Carpenter et al. (1964) reviewed the literature on Schmidt syndrome and reported 15 new cases. Of the 15, 10 also had diabetes mellitus, 13 had circulating antibodies against thyroid tissue, and 9 had antibodies against adrenal tissue.

Phair et al. (1965) reported 2 patients with diabetes mellitus in whom Addison disease and myxedema developed 3 and 16 years after the onset of diabetes, respectively. In a sib of 1 of the patients, adrenal insufficiency preceded diabetes mellitus by 15 years. In the 2 cases tested, antibodies against the adrenal were demonstrable. One also had antithyroid antibodies, and the other had antibodies against the parathyroid in spite of clinically normal parathyroid function.

Anderson et al. (1980) reported 3 brothers who were found to have Schmidt syndrome with clinically apparent adrenal and thyroid hypofunction. Age at onset ranged from 18 to 38 years. Three of their sibs, although clinically normal, had notable levels of circulating antiadrenal and antithyroid antibodies. Various other autoimmune disorders were detected in the sibship, including pernicious anemia, vitiligo, and alopecia.

Butler et al. (1984) studied an Indiana kindred in which various manifestations of Schmidt syndrome occurred over 4 generations. Features included hypo- and hyperthyroidism, insulin-dependent diabetes mellitus, Addison disease, noninsulin-dependent diabetes, and pernicious anemia.

Lechuga-Gomez et al. (1988) described a 26-year-old woman in whom APS type II was diagnosed 3 years after the acute onset of insulin-dependent diabetes mellitus.

Meyerson et al. (1988) reviewed the clinical, immunologic, and genetic features of Schmidt syndrome. Slightly over half of the patients present initially with insulin-dependent diabetes mellitus.

Schmidt syndrome can be associated with interstitial myositis, an inflammatory myopathy which can be pathologically distinguished from idiopathic polymyositis and inclusion body myositis (IBM). Heuss et al. (1995) concluded that perifascicular denervation is a characteristic feature of this interstitial myositis by virtue of exclusive perifascicular expression of the leu19 antigen.

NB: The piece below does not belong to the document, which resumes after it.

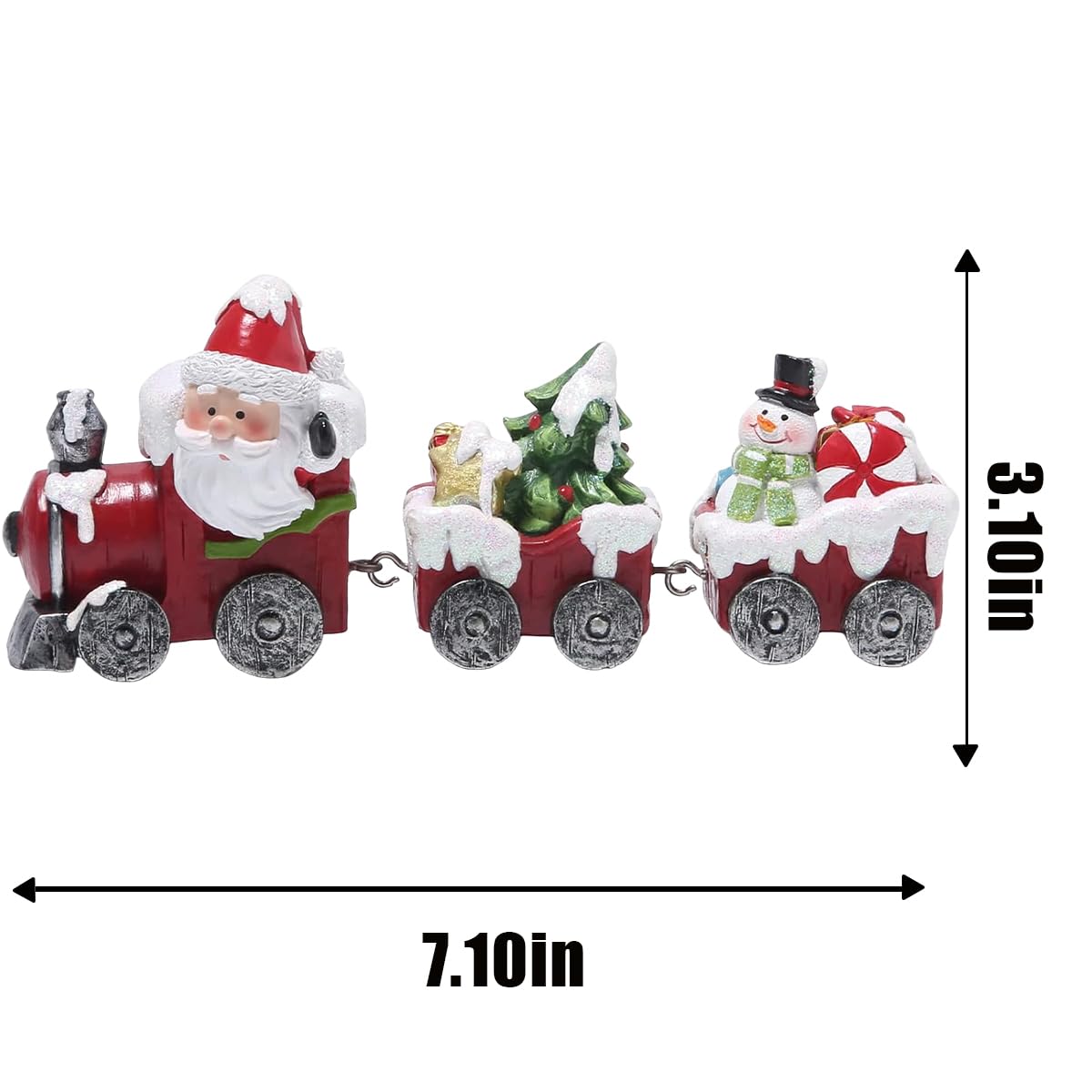 Hodao Christmas Train Figurines with Santa, Tree & Snowman – Mini Resin Tabletop Decorations for Home, Indoor Holiday Decor, Lovely Ornaments & Gift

Eisenbarth and Gottlieb (2004) compared the features of 3 autoimmune polyendocrine syndromes: autoimmune polyendocrine syndrome type I (240300), autoimmune polyendocrine syndrome type II, or Schmidt syndrome, and X-linked polyendocrinopathy with immune dysfunction and diarrhea (304790).

Mapping

Eisenbarth et al. (1978) found evidence of an association of HLA-B8 (see HLA-B, 142830) with the polyglandular failure syndrome in 3 generations of a family. The 10 unaffected individuals did not have B8, and only 1 of 7 members with B8 escaped the syndrome.

Butler et al. (1984) found no linkage between HLA-B8 and Schmidt syndrome in a 4-generation kindred.

Maclaren and Riley (1986) found that autoimmune Addison disease was strongly associated with HLA-DR3 and -DR4 (see HLA-DRA, 142860); relative risks were 6.0, 4.6, and 26.5 for DR3, DR4, and DR3/DR4, respectively. This is similar to the findings for insulin-dependent diabetes. Patients with type I autoimmune polyglandular syndrome did not show the association.

In the majority of cases, Addison disease is a component of an autoimmune polyendocrine syndrome, or APS (Gambelunghe et al., 1999). The major histocompatibility complex class I chain-related MICA (600169) and MICB (602436) genes are located on chromosome 6 between the HLA-B and the B-associated transcript (see 142560) genes. Gambelunghe et al. (1999) evaluated the association of APS2-Addison disease with both MICA and MICB gene polymorphism in 28 autoimmune (21-hydroxylase autoantibody-positive) Addison disease patients and in 75 healthy subjects from central Italy. The authors concluded that susceptibility to autoimmune Addison disease is linked to the MICA microsatellite allele 5.1 and that both MICA5.1 and HLA-DR3/DQ2 (see HLA-DQ, 146880) are necessary to confer increased genetic risk for Addison disease.

Inheritance

The transmission pattern of APS2 in the family reported by Butler et al. (1984) was consistent with autosomal dominant inheritance.

In a review, Betterle et al. (2002) noted that APS2 often occurs in many generations of the same family in an autosomal dominant pattern with incomplete penetrance.

Population Genetics

Betterle et al. (2004) stated that APS2 is a rare disorder, being described in about 1.4 to 4.5 per 100,000 individuals.